Here's the situation: three of our master nodes went down simultaneously, which rendered the whole cluster non-functional for a bit. They rebooted about 5-10 minutes later, and everything eventually came back online.
After investigating, we found that the kube-api-server process was OOM-killed on the affected nodes due to high RAM usage. Furthermore, we discovered kernel-level logs indicating significant disk and I/O errors, and an iostat check showed a super high I/O percentage.
We suspect Vault could be the culprit since it's running on the master nodes, which is usually not recommended. But curiously, the nodes that failed were not the same ones hosting the Vault pods.
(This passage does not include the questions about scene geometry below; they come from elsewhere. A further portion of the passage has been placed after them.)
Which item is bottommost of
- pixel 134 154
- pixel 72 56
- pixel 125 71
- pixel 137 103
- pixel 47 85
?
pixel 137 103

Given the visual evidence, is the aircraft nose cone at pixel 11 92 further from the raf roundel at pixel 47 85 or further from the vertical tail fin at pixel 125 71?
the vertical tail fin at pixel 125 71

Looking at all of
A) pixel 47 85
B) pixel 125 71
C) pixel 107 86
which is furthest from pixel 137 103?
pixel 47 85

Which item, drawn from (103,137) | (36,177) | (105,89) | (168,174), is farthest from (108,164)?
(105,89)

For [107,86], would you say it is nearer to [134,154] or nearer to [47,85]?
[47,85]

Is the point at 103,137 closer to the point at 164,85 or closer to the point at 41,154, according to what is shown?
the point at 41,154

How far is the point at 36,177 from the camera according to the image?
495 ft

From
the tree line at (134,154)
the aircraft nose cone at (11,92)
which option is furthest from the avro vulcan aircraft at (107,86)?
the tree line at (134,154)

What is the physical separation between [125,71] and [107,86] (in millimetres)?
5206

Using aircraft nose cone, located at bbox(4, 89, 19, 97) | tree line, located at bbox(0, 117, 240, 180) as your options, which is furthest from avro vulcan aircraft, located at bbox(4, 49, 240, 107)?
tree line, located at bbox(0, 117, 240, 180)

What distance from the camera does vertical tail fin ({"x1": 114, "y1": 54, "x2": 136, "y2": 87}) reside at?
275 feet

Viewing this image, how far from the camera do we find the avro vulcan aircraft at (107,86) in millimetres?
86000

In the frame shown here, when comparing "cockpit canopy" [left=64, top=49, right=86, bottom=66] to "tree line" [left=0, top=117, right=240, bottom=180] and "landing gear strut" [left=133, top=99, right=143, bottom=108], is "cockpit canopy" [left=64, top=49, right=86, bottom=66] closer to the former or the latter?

Given that this odd setup had been functioning okay until now, we're stumped.
Could Longhorn's heavy lifting (like replication or snapshotting) have triggered an I/O storm causing the kube-api-server to balloon in memory and get killed? Or could etcd's performance issues in high I/O situations have led to this cascading failure? Has anyone here witnessed a similar scenario?
4 Answers
First off, having 6 control plane nodes isn't common practice, as odd numbers help avoid split-brain issues. It's generally best to avoid running workloads on those nodes unless absolutely necessary. If one service hogs resources, it can lead to situations like the one you described, where critical services, like the kube-api-server, can run OOM.
I think high I/O could definitely be a concern. It often aligns with high memory usage when too many write operations are happening.
Totally agree! High I/O might be the cause of your kube-api-server's memory issues, especially if it was processing large requests. Was there anything unusual about the types of requests the API servers were handling? Also, is swap enabled? Sometimes, enabling audit logs can significantly impact disk writes, which might explain the I/O spike.
+1 to that! Auditing can really cause disk writes to skyrocket.
And don't forget to check how close to the memory limit your servers usually run. Knowing this can clarify a lot.
It’s also worth considering whether any services in your cluster might be creating excessive requests to the API server, almost treating it like a database. Large Custom Resource Definitions (CRDs) or additional objects can create a query storm, overwhelming etcd and the API server, which could balloon their memory use and lead to OOM kills.
Right? Services like Trivy are notorious for doing this.
I'm curious about your underlying storage. I've seen SAN issues lead to similar problems, especially with etcd being sensitive to any disk interruptions, which can crash system pods. What kind of storage setup do you have? That might be a crucial aspect to look into!

Exactly! It's crucial to keep core services insulated from potential resource starvation.